Extracted records:
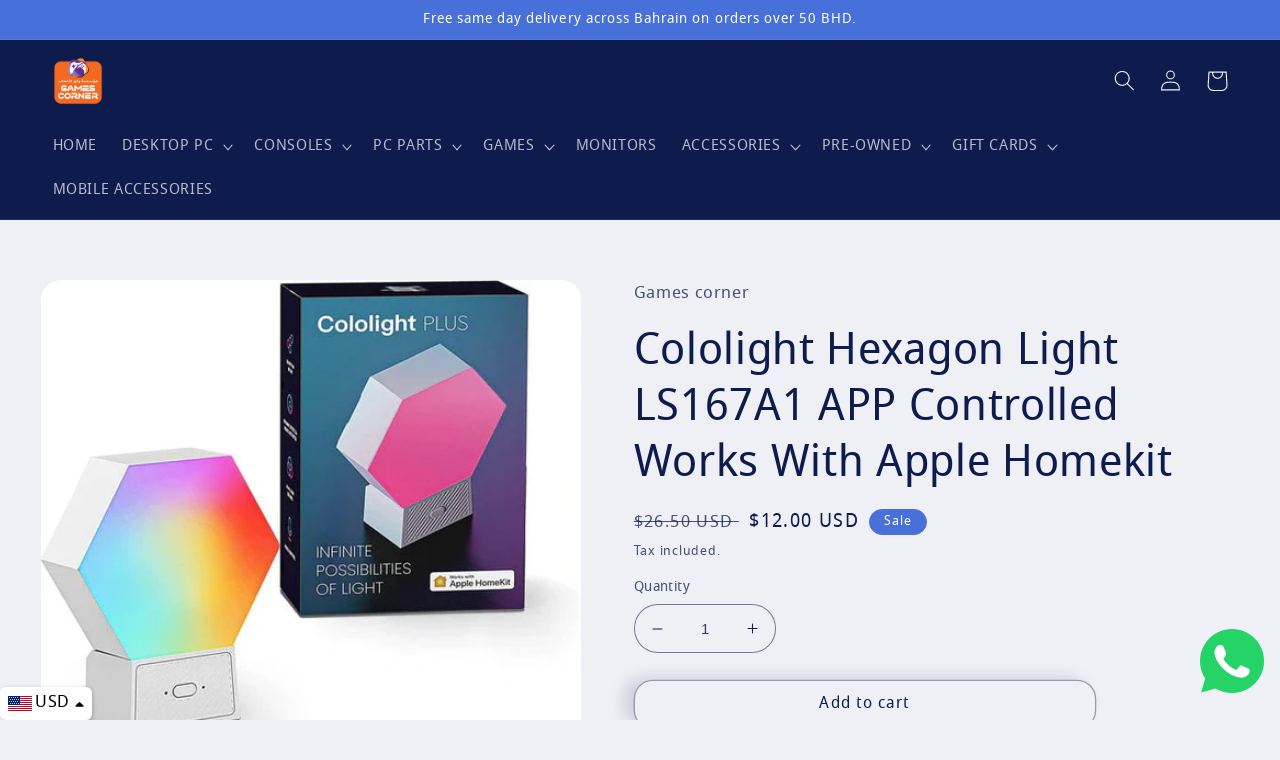

--- FILE ---
content_type: application/x-javascript; charset=utf-8
request_url: https://bundler.nice-team.net/app/shop/status/bathaka-souq.myshopify.com.js?1769369804
body_size: -360
content:
var bundler_settings_updated='1686937857';

--- FILE ---
content_type: application/javascript
request_url: https://cdn.kilatechapps.com/media/KT-currency.js?_491492
body_size: 1510
content:
{"id": "KILATECH", "Datetime": "2026-01-26:0", "rates": {"AED": 4.343079, "AFN": 77.460086, "ALL": 96.579077, "AMD": 443.004029, "ANG": 2.116937, "AOA": 1084.438138, "ARS": 1696.433055, "AUD": 1.707495, "AWG": 2.130443, "AZN": 2.007701, "BAM": 1.955376, "BBD": 2.363488, "BDT": 143.548902, "BGN": 1.986013, "BHD": 0.442404, "BIF": 3475.447087, "BMD": 1.182594, "BND": 1.500975, "BOB": 8.109243, "BRL": 6.256395, "BSD": 1.173446, "BTC": 1.3252036e-05, "BTN": 107.718664, "BWP": 16.277474, "BYN": 3.32208, "BYR": 23178.838591, "BZD": 2.360089, "CAD": 1.622531, "CDF": 2578.054282, "CHF": 0.928256, "CLF": 0.026073, "CLP": 1029.495147, "CNY": 8.246939, "CNH": 8.216721, "COP": 4228.683908, "CRC": 580.774182, "CUC": 1.182594, "CUP": 31.338736, "CVE": 110.241118, "CZK": 24.180616, "DJF": 208.974728, "DKK": 7.461634, "DOP": 73.933983, "DZD": 153.155821, "EGP": 55.657114, "ERN": 17.738907, "ETB": 182.7922, "EUR": 1, "FJD": 2.661188, "FKP": 0.866822, "GBP": 0.867322, "GEL": 3.181281, "GGP": 0.866822, "GHS": 12.791229, "GIP": 0.866822, "GMD": 86.328834, "GNF": 10278.773231, "GTQ": 9.007049, "GYD": 245.516812, "HKD": 9.220784, "HNL": 30.954294, "HRK": 7.533364, "HTG": 153.906658, "HUF": 381.677458, "IDR": 19840.908445, "ILS": 3.707254, "IMP": 0.866822, "INR": 108.317274, "IQD": 1537.366948, "IRR": 49816.764249, "ISK": 145.778049, "JEP": 0.866822, "JMD": 184.719983, "JOD": 0.838485, "JPY": 183.375947, "KES": 151.257232, "KGS": 103.417356, "KHR": 4722.976825, "KMF": 496.689059, "KPW": 1064.457907, "KRW": 1710.397084, "KWD": 0.36235, "KYD": 0.977988, "KZT": 590.742023, "LAK": 25359.506176, "LBP": 105086.534299, "LKR": 363.551241, "LRD": 217.092969, "LSL": 18.940597, "LTL": 3.491892, "LVL": 0.715339, "LYD": 7.466383, "MAD": 10.748971, "MDL": 19.972673, "MGA": 5308.849903, "MKD": 61.616652, "MMK": 2482.614688, "MNT": 4215.284109, "MOP": 9.425358, "MRU": 46.916836, "MUR": 54.293159, "MVR": 18.270757, "MWK": 2034.859173, "MXN": 20.601965, "MYR": 4.736884, "MZN": 75.579205, "NAD": 18.940597, "NGN": 1680.536497, "NIO": 43.180645, "NOK": 11.543718, "NPR": 172.349663, "NZD": 1.986553, "OMR": 0.454252, "PAB": 1.173546, "PEN": 3.936847, "PGK": 5.018913, "PHP": 69.733975, "PKR": 328.344168, "PLN": 4.206137, "PYG": 7847.299979, "QAR": 4.278373, "RON": 5.101708, "RSD": 117.374572, "RUB": 88.766085, "RWF": 1711.529218, "SAR": 4.433469, "SBD": 9.606932, "SCR": 16.856348, "SDG": 711.326805, "SEK": 10.57816, "SGD": 1.503315, "SHP": 0.887252, "SLE": 28.854889, "SLL": 24798.399941, "SOS": 669.454971, "SRD": 45.081663, "STD": 24477.304129, "STN": 24.494694, "SVC": 10.267776, "SYP": 13078.984764, "SZL": 18.935898, "THB": 36.920782, "TJS": 10.972223, "TMT": 4.139078, "TND": 3.41626, "TOP": 2.847402, "TRY": 51.247112, "TTD": 7.971273, "TWD": 37.116648, "TZS": 3004.149188, "UAH": 50.599338, "UGX": 4148.101365, "USD": 1.182594, "UYU": 44.440373, "UZS": 14242.914448, "VES": 416.586898, "VND": 31037.174429, "VUV": 141.324664, "WST": 3.258744, "XAF": 655.814926, "XAG": 0.011483, "XAU": 0.000237, "XCD": 3.196019, "XCG": 2.114942, "XDR": 0.815623, "XOF": 655.814926, "XPF": 119.331742, "YER": 281.808814, "ZAR": 19.069303, "ZMK": 10644.762563, "ZMW": 23.022013, "ZWL": 380.794723}}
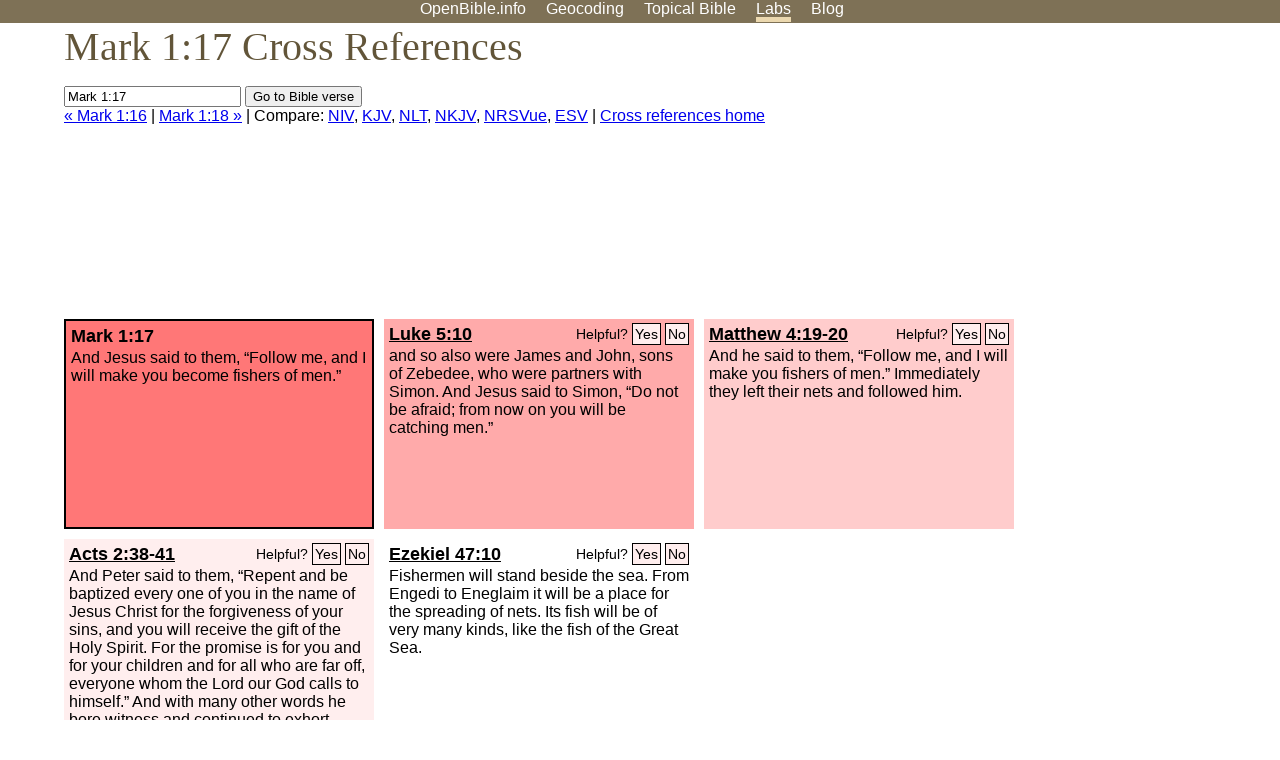

--- FILE ---
content_type: text/html; charset=utf-8
request_url: https://www.google.com/recaptcha/api2/aframe
body_size: 269
content:
<!DOCTYPE HTML><html><head><meta http-equiv="content-type" content="text/html; charset=UTF-8"></head><body><script nonce="7KUmUSGSylKFjUSMgS1_Ww">/** Anti-fraud and anti-abuse applications only. See google.com/recaptcha */ try{var clients={'sodar':'https://pagead2.googlesyndication.com/pagead/sodar?'};window.addEventListener("message",function(a){try{if(a.source===window.parent){var b=JSON.parse(a.data);var c=clients[b['id']];if(c){var d=document.createElement('img');d.src=c+b['params']+'&rc='+(localStorage.getItem("rc::a")?sessionStorage.getItem("rc::b"):"");window.document.body.appendChild(d);sessionStorage.setItem("rc::e",parseInt(sessionStorage.getItem("rc::e")||0)+1);localStorage.setItem("rc::h",'1768832234973');}}}catch(b){}});window.parent.postMessage("_grecaptcha_ready", "*");}catch(b){}</script></body></html>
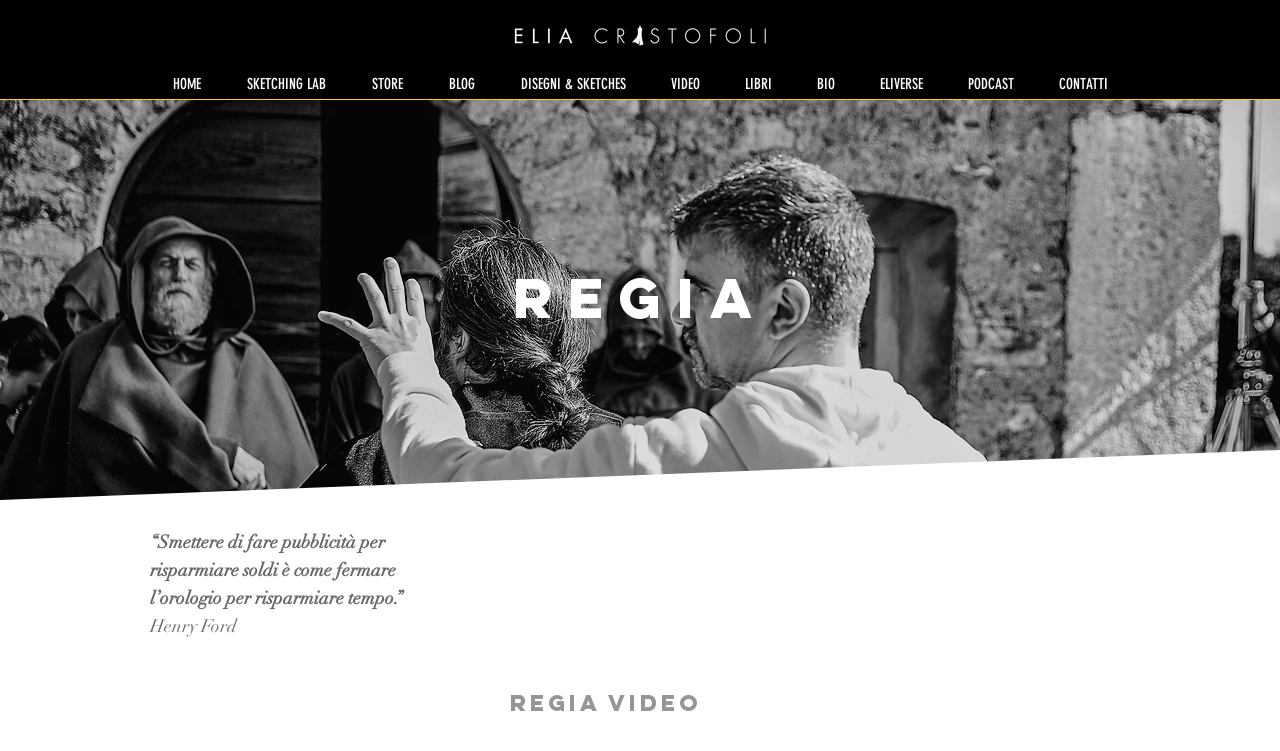

--- FILE ---
content_type: text/html; charset=utf-8
request_url: https://www.google.com/recaptcha/api2/aframe
body_size: 265
content:
<!DOCTYPE HTML><html><head><meta http-equiv="content-type" content="text/html; charset=UTF-8"></head><body><script nonce="SDxnwpEbRr9sdHdQWAnbTg">/** Anti-fraud and anti-abuse applications only. See google.com/recaptcha */ try{var clients={'sodar':'https://pagead2.googlesyndication.com/pagead/sodar?'};window.addEventListener("message",function(a){try{if(a.source===window.parent){var b=JSON.parse(a.data);var c=clients[b['id']];if(c){var d=document.createElement('img');d.src=c+b['params']+'&rc='+(localStorage.getItem("rc::a")?sessionStorage.getItem("rc::b"):"");window.document.body.appendChild(d);sessionStorage.setItem("rc::e",parseInt(sessionStorage.getItem("rc::e")||0)+1);localStorage.setItem("rc::h",'1769825221292');}}}catch(b){}});window.parent.postMessage("_grecaptcha_ready", "*");}catch(b){}</script></body></html>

Instructions to follow —
Pictures stay out; the entries above are to be output exactly as given.

Expected answer —
--- FILE ---
content_type: application/x-javascript; charset=utf-8
request_url: https://bundler.nice-team.net/app/shop/status/bathaka-souq.myshopify.com.js?1769369804
body_size: -360
content:
var bundler_settings_updated='1686937857';

--- FILE ---
content_type: application/javascript
request_url: https://cdn.kilatechapps.com/media/KT-currency.js?_491492
body_size: 1510
content:
{"id": "KILATECH", "Datetime": "2026-01-26:0", "rates": {"AED": 4.343079, "AFN": 77.460086, "ALL": 96.579077, "AMD": 443.004029, "ANG": 2.116937, "AOA": 1084.438138, "ARS": 1696.433055, "AUD": 1.707495, "AWG": 2.130443, "AZN": 2.007701, "BAM": 1.955376, "BBD": 2.363488, "BDT": 143.548902, "BGN": 1.986013, "BHD": 0.442404, "BIF": 3475.447087, "BMD": 1.182594, "BND": 1.500975, "BOB": 8.109243, "BRL": 6.256395, "BSD": 1.173446, "BTC": 1.3252036e-05, "BTN": 107.718664, "BWP": 16.277474, "BYN": 3.32208, "BYR": 23178.838591, "BZD": 2.360089, "CAD": 1.622531, "CDF": 2578.054282, "CHF": 0.928256, "CLF": 0.026073, "CLP": 1029.495147, "CNY": 8.246939, "CNH": 8.216721, "COP": 4228.683908, "CRC": 580.774182, "CUC": 1.182594, "CUP": 31.338736, "CVE": 110.241118, "CZK": 24.180616, "DJF": 208.974728, "DKK": 7.461634, "DOP": 73.933983, "DZD": 153.155821, "EGP": 55.657114, "ERN": 17.738907, "ETB": 182.7922, "EUR": 1, "FJD": 2.661188, "FKP": 0.866822, "GBP": 0.867322, "GEL": 3.181281, "GGP": 0.866822, "GHS": 12.791229, "GIP": 0.866822, "GMD": 86.328834, "GNF": 10278.773231, "GTQ": 9.007049, "GYD": 245.516812, "HKD": 9.220784, "HNL": 30.954294, "HRK": 7.533364, "HTG": 153.906658, "HUF": 381.677458, "IDR": 19840.908445, "ILS": 3.707254, "IMP": 0.866822, "INR": 108.317274, "IQD": 1537.366948, "IRR": 49816.764249, "ISK": 145.778049, "JEP": 0.866822, "JMD": 184.719983, "JOD": 0.838485, "JPY": 183.375947, "KES": 151.257232, "KGS": 103.417356, "KHR": 4722.976825, "KMF": 496.689059, "KPW": 1064.457907, "KRW": 1710.397084, "KWD": 0.36235, "KYD": 0.977988, "KZT": 590.742023, "LAK": 25359.506176, "LBP": 105086.534299, "LKR": 363.551241, "LRD": 217.092969, "LSL": 18.940597, "LTL": 3.491892, "LVL": 0.715339, "LYD": 7.466383, "MAD": 10.748971, "MDL": 19.972673, "MGA": 5308.849903, "MKD": 61.616652, "MMK": 2482.614688, "MNT": 4215.284109, "MOP": 9.425358, "MRU": 46.916836, "MUR": 54.293159, "MVR": 18.270757, "MWK": 2034.859173, "MXN": 20.601965, "MYR": 4.736884, "MZN": 75.579205, "NAD": 18.940597, "NGN": 1680.536497, "NIO": 43.180645, "NOK": 11.543718, "NPR": 172.349663, "NZD": 1.986553, "OMR": 0.454252, "PAB": 1.173546, "PEN": 3.936847, "PGK": 5.018913, "PHP": 69.733975, "PKR": 328.344168, "PLN": 4.206137, "PYG": 7847.299979, "QAR": 4.278373, "RON": 5.101708, "RSD": 117.374572, "RUB": 88.766085, "RWF": 1711.529218, "SAR": 4.433469, "SBD": 9.606932, "SCR": 16.856348, "SDG": 711.326805, "SEK": 10.57816, "SGD": 1.503315, "SHP": 0.887252, "SLE": 28.854889, "SLL": 24798.399941, "SOS": 669.454971, "SRD": 45.081663, "STD": 24477.304129, "STN": 24.494694, "SVC": 10.267776, "SYP": 13078.984764, "SZL": 18.935898, "THB": 36.920782, "TJS": 10.972223, "TMT": 4.139078, "TND": 3.41626, "TOP": 2.847402, "TRY": 51.247112, "TTD": 7.971273, "TWD": 37.116648, "TZS": 3004.149188, "UAH": 50.599338, "UGX": 4148.101365, "USD": 1.182594, "UYU": 44.440373, "UZS": 14242.914448, "VES": 416.586898, "VND": 31037.174429, "VUV": 141.324664, "WST": 3.258744, "XAF": 655.814926, "XAG": 0.011483, "XAU": 0.000237, "XCD": 3.196019, "XCG": 2.114942, "XDR": 0.815623, "XOF": 655.814926, "XPF": 119.331742, "YER": 281.808814, "ZAR": 19.069303, "ZMK": 10644.762563, "ZMW": 23.022013, "ZWL": 380.794723}}

--- FILE ---
content_type: text/html; charset=utf-8
request_url: https://www.google.com/recaptcha/api2/aframe
body_size: 269
content:
<!DOCTYPE HTML><html><head><meta http-equiv="content-type" content="text/html; charset=UTF-8"></head><body><script nonce="7KUmUSGSylKFjUSMgS1_Ww">/** Anti-fraud and anti-abuse applications only. See google.com/recaptcha */ try{var clients={'sodar':'https://pagead2.googlesyndication.com/pagead/sodar?'};window.addEventListener("message",function(a){try{if(a.source===window.parent){var b=JSON.parse(a.data);var c=clients[b['id']];if(c){var d=document.createElement('img');d.src=c+b['params']+'&rc='+(localStorage.getItem("rc::a")?sessionStorage.getItem("rc::b"):"");window.document.body.appendChild(d);sessionStorage.setItem("rc::e",parseInt(sessionStorage.getItem("rc::e")||0)+1);localStorage.setItem("rc::h",'1768832234973');}}}catch(b){}});window.parent.postMessage("_grecaptcha_ready", "*");}catch(b){}</script></body></html>

--- FILE ---
content_type: text/html; charset=utf-8
request_url: https://www.google.com/recaptcha/api2/aframe
body_size: 265
content:
<!DOCTYPE HTML><html><head><meta http-equiv="content-type" content="text/html; charset=UTF-8"></head><body><script nonce="SDxnwpEbRr9sdHdQWAnbTg">/** Anti-fraud and anti-abuse applications only. See google.com/recaptcha */ try{var clients={'sodar':'https://pagead2.googlesyndication.com/pagead/sodar?'};window.addEventListener("message",function(a){try{if(a.source===window.parent){var b=JSON.parse(a.data);var c=clients[b['id']];if(c){var d=document.createElement('img');d.src=c+b['params']+'&rc='+(localStorage.getItem("rc::a")?sessionStorage.getItem("rc::b"):"");window.document.body.appendChild(d);sessionStorage.setItem("rc::e",parseInt(sessionStorage.getItem("rc::e")||0)+1);localStorage.setItem("rc::h",'1769825221292');}}}catch(b){}});window.parent.postMessage("_grecaptcha_ready", "*");}catch(b){}</script></body></html>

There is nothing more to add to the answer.